Nevertheless, a striking echo of the pericope’s motifs can be discerned in an important passage written by Moses Mendelssohn, the figure who, according to Batnitzky, “invented” the (early modern) idea of Jewish religion.Footnote 122 Expounding on the interplay between law and religion in the Bible in his landmark work Jerusalem, Mendelssohn offers a characterization that recalls (or, more precisely anticipates) the synopsis of Moshe Greenberg (who adduces the pericope as “Exhibit A”) cited above:Footnote 123
… in this nation, civil matters acquired a sacred and religious aspect, and every civil service was at the same time a true service of God … the public taxes were an offering to God; and everything down to the least police measure was part of the divine service.Footnote 124
A proximate passage notably formulates the converse dynamic as well:
… Every sacrilege against the authority of God, as the lawgiver of the nation, was a crime against the Majesty, and therefore a crime of state. Whoever blasphemed God committed lese majesty …Footnote 125
In other words, law and religion are deeply intertwined in the Bible.
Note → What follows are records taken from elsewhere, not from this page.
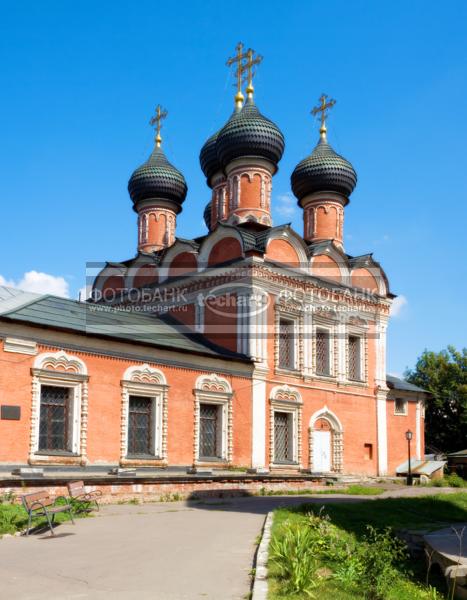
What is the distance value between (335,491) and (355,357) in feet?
17.6

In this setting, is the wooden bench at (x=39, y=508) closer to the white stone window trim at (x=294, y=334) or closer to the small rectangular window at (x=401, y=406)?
the white stone window trim at (x=294, y=334)

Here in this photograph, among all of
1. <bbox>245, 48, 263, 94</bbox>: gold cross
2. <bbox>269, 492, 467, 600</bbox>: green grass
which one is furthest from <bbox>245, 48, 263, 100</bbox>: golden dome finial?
<bbox>269, 492, 467, 600</bbox>: green grass

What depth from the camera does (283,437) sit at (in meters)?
19.0

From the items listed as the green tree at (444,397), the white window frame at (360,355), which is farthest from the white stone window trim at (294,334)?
the green tree at (444,397)

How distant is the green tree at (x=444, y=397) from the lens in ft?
106

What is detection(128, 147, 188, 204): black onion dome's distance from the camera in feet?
76.8

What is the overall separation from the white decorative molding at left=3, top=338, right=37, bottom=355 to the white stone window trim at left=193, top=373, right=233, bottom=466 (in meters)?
4.27

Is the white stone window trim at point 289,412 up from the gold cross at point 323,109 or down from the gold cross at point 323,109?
down

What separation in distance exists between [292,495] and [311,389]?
162 inches

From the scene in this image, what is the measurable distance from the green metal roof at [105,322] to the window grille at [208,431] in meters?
1.32

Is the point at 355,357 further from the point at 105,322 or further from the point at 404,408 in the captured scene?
the point at 105,322

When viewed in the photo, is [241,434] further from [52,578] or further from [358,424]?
[52,578]

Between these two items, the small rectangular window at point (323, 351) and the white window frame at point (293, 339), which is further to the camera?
the small rectangular window at point (323, 351)

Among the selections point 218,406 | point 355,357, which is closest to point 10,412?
point 218,406
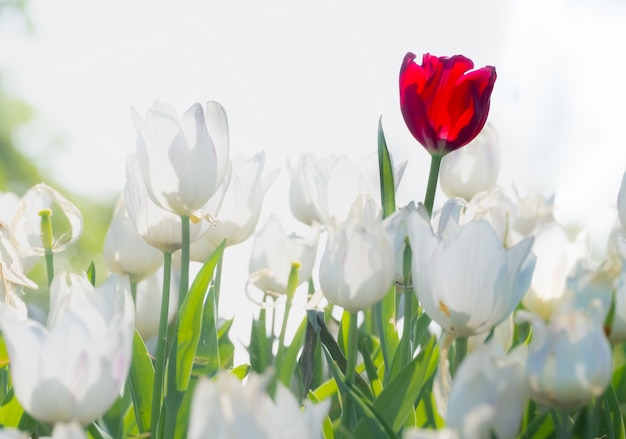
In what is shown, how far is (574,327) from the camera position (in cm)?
47

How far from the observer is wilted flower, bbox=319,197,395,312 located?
63 centimetres

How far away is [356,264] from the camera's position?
0.63m

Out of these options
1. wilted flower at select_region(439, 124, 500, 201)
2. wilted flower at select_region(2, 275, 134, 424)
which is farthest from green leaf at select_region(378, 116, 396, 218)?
wilted flower at select_region(2, 275, 134, 424)

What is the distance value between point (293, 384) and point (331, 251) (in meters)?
0.29

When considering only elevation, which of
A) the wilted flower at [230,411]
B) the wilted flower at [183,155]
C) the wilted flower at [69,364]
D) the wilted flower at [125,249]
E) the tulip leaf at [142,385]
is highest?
the wilted flower at [183,155]

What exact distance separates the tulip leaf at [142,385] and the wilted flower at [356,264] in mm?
162

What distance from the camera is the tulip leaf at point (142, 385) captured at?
71cm

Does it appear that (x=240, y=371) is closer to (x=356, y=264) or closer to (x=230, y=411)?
(x=356, y=264)

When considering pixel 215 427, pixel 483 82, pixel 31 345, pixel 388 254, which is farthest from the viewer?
pixel 483 82

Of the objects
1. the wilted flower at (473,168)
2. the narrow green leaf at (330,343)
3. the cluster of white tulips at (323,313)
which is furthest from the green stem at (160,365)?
the wilted flower at (473,168)

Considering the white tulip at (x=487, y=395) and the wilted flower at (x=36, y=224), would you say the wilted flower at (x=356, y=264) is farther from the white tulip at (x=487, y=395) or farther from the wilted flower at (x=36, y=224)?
the wilted flower at (x=36, y=224)

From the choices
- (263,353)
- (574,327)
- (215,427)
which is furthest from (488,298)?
(263,353)

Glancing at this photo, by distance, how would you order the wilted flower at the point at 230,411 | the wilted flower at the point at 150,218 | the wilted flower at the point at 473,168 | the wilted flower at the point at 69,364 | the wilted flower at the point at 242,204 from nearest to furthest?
the wilted flower at the point at 230,411 < the wilted flower at the point at 69,364 < the wilted flower at the point at 150,218 < the wilted flower at the point at 242,204 < the wilted flower at the point at 473,168

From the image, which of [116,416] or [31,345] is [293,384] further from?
[31,345]
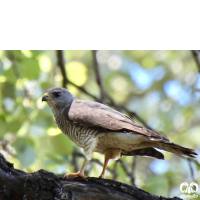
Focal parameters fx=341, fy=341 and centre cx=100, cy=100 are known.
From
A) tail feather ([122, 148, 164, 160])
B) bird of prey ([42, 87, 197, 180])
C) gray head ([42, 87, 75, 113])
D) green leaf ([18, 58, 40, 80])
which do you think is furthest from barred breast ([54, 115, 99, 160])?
green leaf ([18, 58, 40, 80])

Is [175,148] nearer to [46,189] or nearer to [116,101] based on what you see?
[46,189]

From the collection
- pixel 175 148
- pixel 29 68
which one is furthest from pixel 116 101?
pixel 175 148

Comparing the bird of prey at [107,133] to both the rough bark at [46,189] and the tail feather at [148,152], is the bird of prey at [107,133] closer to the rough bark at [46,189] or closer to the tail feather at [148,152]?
the tail feather at [148,152]

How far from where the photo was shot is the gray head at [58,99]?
447 cm

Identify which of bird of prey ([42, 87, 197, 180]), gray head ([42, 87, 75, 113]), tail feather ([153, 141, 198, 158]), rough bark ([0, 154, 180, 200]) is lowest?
rough bark ([0, 154, 180, 200])

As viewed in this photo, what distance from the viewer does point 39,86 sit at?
5.38 meters

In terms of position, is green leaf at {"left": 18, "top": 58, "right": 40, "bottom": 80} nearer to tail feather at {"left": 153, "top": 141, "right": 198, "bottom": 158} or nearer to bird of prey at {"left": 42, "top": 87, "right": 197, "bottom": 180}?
bird of prey at {"left": 42, "top": 87, "right": 197, "bottom": 180}

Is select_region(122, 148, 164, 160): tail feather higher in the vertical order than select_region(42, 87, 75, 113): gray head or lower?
lower

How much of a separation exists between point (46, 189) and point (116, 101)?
7.01 meters

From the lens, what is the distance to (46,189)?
298cm

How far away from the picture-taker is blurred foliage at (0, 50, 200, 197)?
4781mm

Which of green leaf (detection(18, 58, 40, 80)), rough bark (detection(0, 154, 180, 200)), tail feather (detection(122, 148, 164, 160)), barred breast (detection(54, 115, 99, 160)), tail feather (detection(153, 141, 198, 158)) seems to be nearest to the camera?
rough bark (detection(0, 154, 180, 200))

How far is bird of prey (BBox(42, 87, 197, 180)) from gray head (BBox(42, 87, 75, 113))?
0.42 feet
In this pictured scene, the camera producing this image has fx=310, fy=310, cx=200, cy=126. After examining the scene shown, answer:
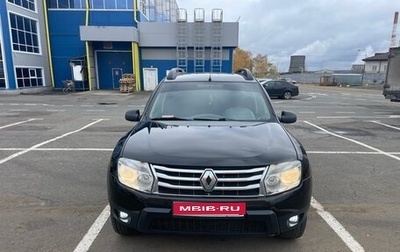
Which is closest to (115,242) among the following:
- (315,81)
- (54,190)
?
(54,190)

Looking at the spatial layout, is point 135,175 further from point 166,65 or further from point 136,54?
point 166,65

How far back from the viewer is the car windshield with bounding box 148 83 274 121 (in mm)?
3959

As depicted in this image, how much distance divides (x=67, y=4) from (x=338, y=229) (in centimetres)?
3208

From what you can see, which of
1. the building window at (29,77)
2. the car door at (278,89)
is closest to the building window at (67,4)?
the building window at (29,77)

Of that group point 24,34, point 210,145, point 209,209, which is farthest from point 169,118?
point 24,34

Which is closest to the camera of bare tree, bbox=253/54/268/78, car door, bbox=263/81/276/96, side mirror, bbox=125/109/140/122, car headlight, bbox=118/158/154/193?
car headlight, bbox=118/158/154/193

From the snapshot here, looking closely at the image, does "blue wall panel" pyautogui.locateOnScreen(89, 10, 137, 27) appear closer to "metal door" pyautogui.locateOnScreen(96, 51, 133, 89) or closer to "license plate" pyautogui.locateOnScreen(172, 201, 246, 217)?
"metal door" pyautogui.locateOnScreen(96, 51, 133, 89)

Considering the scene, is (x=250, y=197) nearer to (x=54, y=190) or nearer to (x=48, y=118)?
(x=54, y=190)

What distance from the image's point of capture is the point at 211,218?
267 centimetres

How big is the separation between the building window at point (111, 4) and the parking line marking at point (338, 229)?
28.6m

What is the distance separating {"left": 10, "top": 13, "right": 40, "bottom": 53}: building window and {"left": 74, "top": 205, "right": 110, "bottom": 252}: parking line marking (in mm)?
26357

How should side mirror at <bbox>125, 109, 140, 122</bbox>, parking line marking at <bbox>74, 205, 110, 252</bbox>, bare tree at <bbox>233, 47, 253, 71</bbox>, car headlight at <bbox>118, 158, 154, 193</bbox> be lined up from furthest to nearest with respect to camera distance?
bare tree at <bbox>233, 47, 253, 71</bbox>
side mirror at <bbox>125, 109, 140, 122</bbox>
parking line marking at <bbox>74, 205, 110, 252</bbox>
car headlight at <bbox>118, 158, 154, 193</bbox>

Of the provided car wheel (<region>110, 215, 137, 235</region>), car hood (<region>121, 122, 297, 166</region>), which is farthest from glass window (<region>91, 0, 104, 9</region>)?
car wheel (<region>110, 215, 137, 235</region>)

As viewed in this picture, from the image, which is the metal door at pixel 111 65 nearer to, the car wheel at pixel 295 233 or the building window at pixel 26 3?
the building window at pixel 26 3
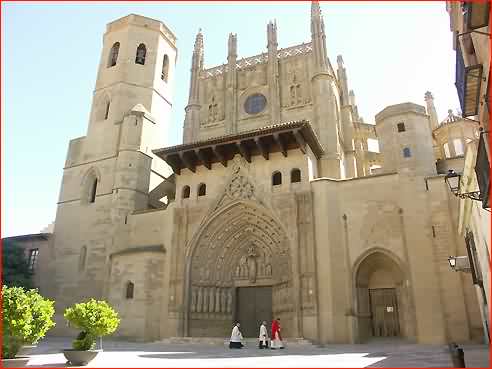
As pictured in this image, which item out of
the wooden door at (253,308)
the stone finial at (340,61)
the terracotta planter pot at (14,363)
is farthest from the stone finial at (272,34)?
the terracotta planter pot at (14,363)

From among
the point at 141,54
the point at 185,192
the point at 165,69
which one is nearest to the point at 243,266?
the point at 185,192

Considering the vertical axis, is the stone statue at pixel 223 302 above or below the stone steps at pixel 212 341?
above

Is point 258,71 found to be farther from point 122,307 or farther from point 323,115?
point 122,307

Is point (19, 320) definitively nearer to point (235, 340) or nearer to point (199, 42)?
point (235, 340)

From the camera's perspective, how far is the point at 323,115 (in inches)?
836

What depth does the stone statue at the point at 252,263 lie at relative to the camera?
17375 mm

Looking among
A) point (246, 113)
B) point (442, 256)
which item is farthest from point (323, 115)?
point (442, 256)

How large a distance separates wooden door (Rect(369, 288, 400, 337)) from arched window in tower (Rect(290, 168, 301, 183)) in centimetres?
551

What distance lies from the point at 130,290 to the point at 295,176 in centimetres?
887

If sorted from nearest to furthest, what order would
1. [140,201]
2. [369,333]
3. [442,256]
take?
[442,256], [369,333], [140,201]

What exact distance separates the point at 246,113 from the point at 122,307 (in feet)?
42.8

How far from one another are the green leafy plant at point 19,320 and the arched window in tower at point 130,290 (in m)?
9.70

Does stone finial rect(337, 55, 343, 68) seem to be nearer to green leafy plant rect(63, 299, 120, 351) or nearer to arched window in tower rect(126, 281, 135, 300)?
arched window in tower rect(126, 281, 135, 300)

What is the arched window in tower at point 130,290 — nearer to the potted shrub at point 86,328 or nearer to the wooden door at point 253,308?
the wooden door at point 253,308
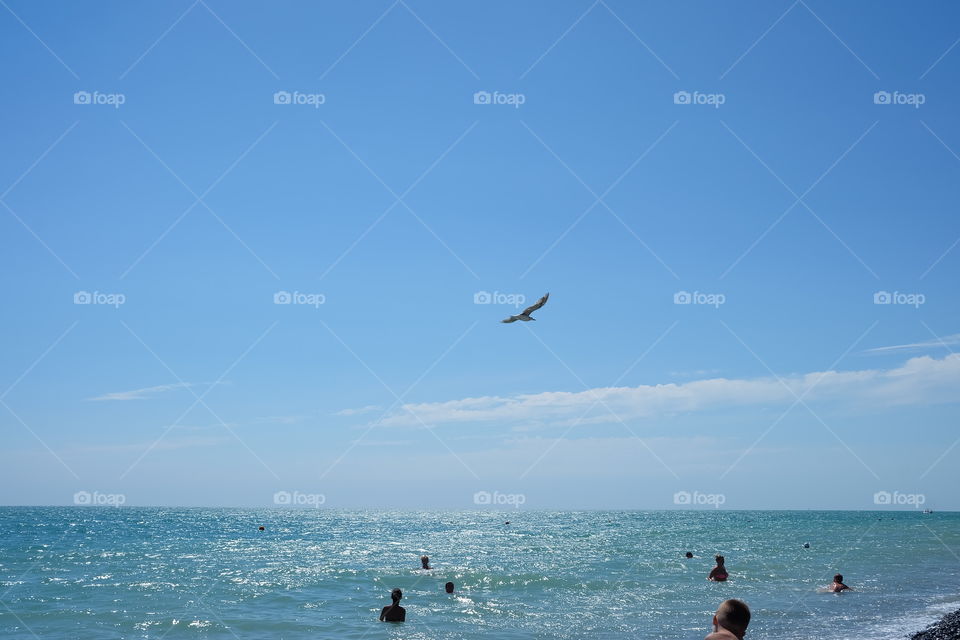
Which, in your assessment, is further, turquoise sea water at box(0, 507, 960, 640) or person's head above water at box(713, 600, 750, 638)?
turquoise sea water at box(0, 507, 960, 640)

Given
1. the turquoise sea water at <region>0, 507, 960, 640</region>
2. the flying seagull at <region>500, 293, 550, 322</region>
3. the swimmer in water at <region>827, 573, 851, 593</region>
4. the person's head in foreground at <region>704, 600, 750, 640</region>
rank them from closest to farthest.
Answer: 1. the person's head in foreground at <region>704, 600, 750, 640</region>
2. the flying seagull at <region>500, 293, 550, 322</region>
3. the turquoise sea water at <region>0, 507, 960, 640</region>
4. the swimmer in water at <region>827, 573, 851, 593</region>

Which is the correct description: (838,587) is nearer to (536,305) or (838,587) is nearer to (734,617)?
(536,305)

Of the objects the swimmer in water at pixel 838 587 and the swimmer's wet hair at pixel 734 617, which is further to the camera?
the swimmer in water at pixel 838 587

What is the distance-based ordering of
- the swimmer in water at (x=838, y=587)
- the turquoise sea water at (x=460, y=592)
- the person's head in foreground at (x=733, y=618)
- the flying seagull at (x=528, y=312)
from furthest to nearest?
the swimmer in water at (x=838, y=587) → the turquoise sea water at (x=460, y=592) → the flying seagull at (x=528, y=312) → the person's head in foreground at (x=733, y=618)

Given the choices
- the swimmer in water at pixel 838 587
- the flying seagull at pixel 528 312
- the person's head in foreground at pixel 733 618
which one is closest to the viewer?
the person's head in foreground at pixel 733 618

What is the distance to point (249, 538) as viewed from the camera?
55344mm

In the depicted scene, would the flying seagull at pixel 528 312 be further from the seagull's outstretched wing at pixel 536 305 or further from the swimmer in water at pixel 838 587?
the swimmer in water at pixel 838 587

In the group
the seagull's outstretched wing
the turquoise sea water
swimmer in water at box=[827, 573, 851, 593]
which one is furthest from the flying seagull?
swimmer in water at box=[827, 573, 851, 593]

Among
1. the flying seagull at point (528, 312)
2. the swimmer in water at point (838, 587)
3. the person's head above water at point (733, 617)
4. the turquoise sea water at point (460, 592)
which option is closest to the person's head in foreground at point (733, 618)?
the person's head above water at point (733, 617)

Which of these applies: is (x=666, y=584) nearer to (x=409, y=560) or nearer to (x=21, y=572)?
(x=409, y=560)

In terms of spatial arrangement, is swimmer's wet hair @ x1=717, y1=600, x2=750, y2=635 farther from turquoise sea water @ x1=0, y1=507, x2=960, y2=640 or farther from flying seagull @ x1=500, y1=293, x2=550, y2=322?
turquoise sea water @ x1=0, y1=507, x2=960, y2=640

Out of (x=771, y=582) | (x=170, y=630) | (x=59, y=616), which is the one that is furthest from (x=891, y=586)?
(x=59, y=616)

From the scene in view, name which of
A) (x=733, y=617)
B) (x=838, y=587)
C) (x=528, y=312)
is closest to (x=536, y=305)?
(x=528, y=312)

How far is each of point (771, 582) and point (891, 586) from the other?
4101 millimetres
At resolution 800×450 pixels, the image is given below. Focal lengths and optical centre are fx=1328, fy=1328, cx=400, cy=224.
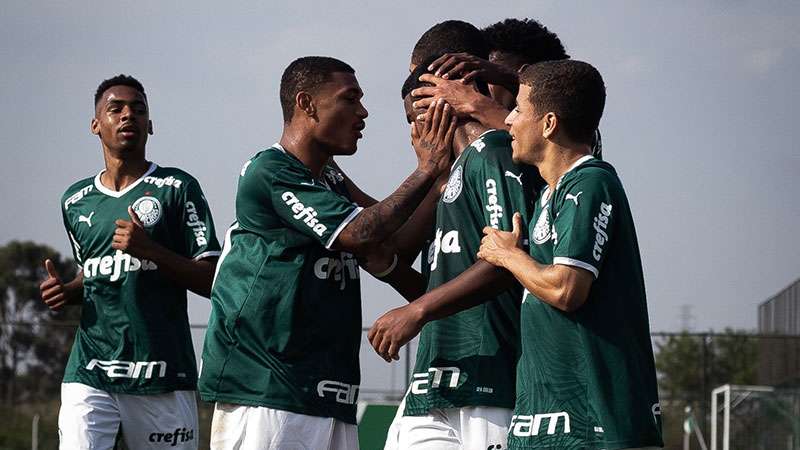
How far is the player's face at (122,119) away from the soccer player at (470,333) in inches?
126

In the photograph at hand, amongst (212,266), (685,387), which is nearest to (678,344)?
(685,387)

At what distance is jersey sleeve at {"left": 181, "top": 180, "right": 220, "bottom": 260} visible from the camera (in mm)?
7602

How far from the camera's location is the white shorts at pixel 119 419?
739cm

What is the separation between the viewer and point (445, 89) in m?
5.34

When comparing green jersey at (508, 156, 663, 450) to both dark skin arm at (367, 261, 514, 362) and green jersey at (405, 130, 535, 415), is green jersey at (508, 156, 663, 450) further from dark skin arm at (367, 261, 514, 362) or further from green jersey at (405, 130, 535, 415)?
green jersey at (405, 130, 535, 415)

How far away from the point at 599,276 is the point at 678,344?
19427 millimetres

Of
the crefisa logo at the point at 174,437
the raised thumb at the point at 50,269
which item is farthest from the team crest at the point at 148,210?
the crefisa logo at the point at 174,437

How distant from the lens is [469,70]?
5.41 m

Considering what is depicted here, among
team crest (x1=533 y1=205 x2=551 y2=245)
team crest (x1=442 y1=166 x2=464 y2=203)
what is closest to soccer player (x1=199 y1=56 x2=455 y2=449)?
team crest (x1=442 y1=166 x2=464 y2=203)

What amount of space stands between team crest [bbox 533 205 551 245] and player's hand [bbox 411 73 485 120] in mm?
794

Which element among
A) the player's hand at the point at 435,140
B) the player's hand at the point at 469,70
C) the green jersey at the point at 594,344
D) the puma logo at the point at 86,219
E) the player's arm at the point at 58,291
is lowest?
the green jersey at the point at 594,344

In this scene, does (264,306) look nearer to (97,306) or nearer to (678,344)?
(97,306)

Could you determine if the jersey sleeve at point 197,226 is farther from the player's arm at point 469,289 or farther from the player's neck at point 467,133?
the player's arm at point 469,289

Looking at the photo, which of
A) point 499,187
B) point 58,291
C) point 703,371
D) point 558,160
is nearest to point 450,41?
point 499,187
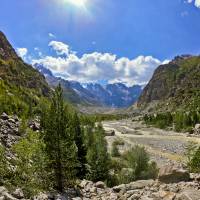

More significant than the overlapping characterization of Greenberg and Mendelssohn, however, is its contrasting implications for each thinker. Greenberg’s account, as elaborated upon above, suggests a convergence between these realms, as religion operates within a normative framework. But Mendelssohn marshals it to advance a more capacious conception of the religion of Judaism. By the early modern period the religious orientation is evidently too pervasive to be otherwise confined. On the contrary, the ceremonial laws, for Mendelssohn, are consonant with, and also constitutive of, religion writ large (as the term would be understood by his Protestant interlocutors).Footnote 126
Supplementing a universal category of rational faith, Judaism contains historical truths and ceremonial rules. These latter precepts,Footnote 127 which must be embraced voluntarily, are fulfilled with one’s body, as well as one’s heart, mind, and soul. They serve as a living script, rousing a practitioner, and inspiring his or her contemplation of metaphysical and moral ideals. Transitory in nature, these ceremonial laws foster an authentic religious experience, and evade the fetishism of idolatry. Alongside their praxis, their subjective and communal meaning is continually interpreted and revised. A more elastic form of law thus affords a more expansive religiosity.
For some other early modern thinkers following in Mendelssohn’s wake (e.g., Abraham Geiger and Hermann Cohen), the ceremonial norms are mostly relinquished, and faith, reason, and ethics flourish in their place.Footnote 128 Whether through a framework of norms, or without one, conceptions of Judaism as a religion have continued to evolve ever since. From a tradition dominated by laws in much of its formative strata, “Judaism” has thus gradually developed rich discourses of theology, which are grafted onto, situated alongside, or advanced in lieu of the normative order. Indeed, in certain modern iterations, Judaism does not just make room for theology, but is even stunningly recast as the quintessential religion.